6.4 Interesting observations
6.4.1 Gemmatimodates
D_0__Bacteria;D_1__Gemmatimonadetes;D_2__PAUC43f marine benthic group;D_3__uncultured bacterium;D_4__uncultured bacterium;D_5__uncultured bacterium
This taxon is a major player in coastal column 2 (up to 30%) and also shows up in top two layers of inland sample, making up 2-7% of the community. The actual sequences have only a partial overal (mostly different OTUs). This is a Class-level taxon, so the underlying sequences themselves might be quite different, there is not way to tell without deeper phylogenetic analysis. This clearly shows a marine influence on the inland sites. Other parallels might exist. Especially interesting would be other clearly marine taxa being found to lesser degrees in the inland site.
Hypothesis
Coastal site 2 is closer to the inland site than coastal site 1. Phylogeny of inland site PAUC43f is close to coastal site 2.
Additionally, there appears to be a correlation between PAUC43F and Halobacteria (an Archael class)
gem.halo <- read.csv("analysis/PAUC43.halobacteria.csv")
library(ggplot2)
ggplot(gem.halo, aes(x=PAUC43f, y=Halobacteria)) + geom_point()The pattern is not as striking when plotted perhaps, but is worthy of mathematical analysis.

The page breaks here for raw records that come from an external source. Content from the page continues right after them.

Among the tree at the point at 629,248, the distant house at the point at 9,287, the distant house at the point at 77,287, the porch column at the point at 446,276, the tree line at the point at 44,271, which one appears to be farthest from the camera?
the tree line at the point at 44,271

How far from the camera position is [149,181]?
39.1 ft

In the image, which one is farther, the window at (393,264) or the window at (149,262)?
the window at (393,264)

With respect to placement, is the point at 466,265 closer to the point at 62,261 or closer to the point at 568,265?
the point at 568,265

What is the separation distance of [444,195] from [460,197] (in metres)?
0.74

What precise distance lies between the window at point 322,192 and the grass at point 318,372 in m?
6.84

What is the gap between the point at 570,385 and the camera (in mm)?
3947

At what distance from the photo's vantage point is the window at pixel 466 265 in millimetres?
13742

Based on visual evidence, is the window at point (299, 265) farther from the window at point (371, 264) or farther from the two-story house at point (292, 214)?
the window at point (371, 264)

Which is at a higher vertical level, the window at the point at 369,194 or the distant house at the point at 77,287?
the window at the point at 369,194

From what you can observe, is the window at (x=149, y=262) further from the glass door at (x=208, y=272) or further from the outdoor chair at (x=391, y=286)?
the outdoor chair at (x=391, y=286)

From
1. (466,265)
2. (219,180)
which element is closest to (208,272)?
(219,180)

6.5 Additional observations
casual observations on particular taxa, fishing for stories
6.5.1 Herbaspirillum
Found almost exclusively in the coastal sites and is a major player in most samples
6.5.2 Escherichia-Shigella
Found almost exclusively in inland site, 5% in two of the samples, maybe indicates fecal influence?
6.5.3 Alcanivorax
Found in uppermost layer of inland site and throughout coastal site 1. Generally considered a marine bacterium. Perhaps another instance of marine influence
6.5.4 Acinetobacter
Same OTUs are found at all sites
6.5.5 Pseudomonas
Very important in coastal sites but largely irrelevant inland.

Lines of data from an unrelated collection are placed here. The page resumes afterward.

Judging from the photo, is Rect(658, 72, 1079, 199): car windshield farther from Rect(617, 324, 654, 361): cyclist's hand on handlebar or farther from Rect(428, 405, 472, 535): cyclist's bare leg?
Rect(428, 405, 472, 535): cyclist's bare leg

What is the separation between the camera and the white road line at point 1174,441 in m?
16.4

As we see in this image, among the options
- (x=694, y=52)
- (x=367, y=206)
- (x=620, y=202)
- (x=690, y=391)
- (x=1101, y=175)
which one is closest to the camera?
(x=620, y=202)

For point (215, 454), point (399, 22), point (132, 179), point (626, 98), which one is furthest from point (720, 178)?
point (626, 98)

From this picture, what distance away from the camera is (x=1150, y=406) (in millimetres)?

6.5.6 Staphylococcus and Streptococcus
Both are very important in inland sites only, although same OTUs are found across the inland sites
6.5.7 Lawsonella
Two OTUs are imporant in inland sites 4 and 6 and also found throughout the coastal sites
6.5.8 Corynebacterium
one OTU imporant in inland sites 2 and 4 and also throughout coastal sites
6.5.9 Acetothermia
Found at inland sites 1,2,3 and at low numbers coastal, but different OTUs
6.5.10 Hadesarchaeota
Entirely unique to the inland site, especially top two depths
6.5.11 Halobacteria
Enormous diversity, important coastal, not present inland
7 OTU tables
Provided in data packet (not shown here)
8 Conclusions/future work
- We should consider finding a way to filter out chloroplasts at some point in the analysis. This does not inform the community analysis, might actually dominate one of the axes of ordination.
- There is a way to pull out sub-communities, to see which taxa correlate with particular axes of variation. I don’t know how to do this though, its worth looking into perhaps? We could more easily find the “core community” among the sites represented by the left-side clustering of samples on axis 1 in the weighted unifrac ordination.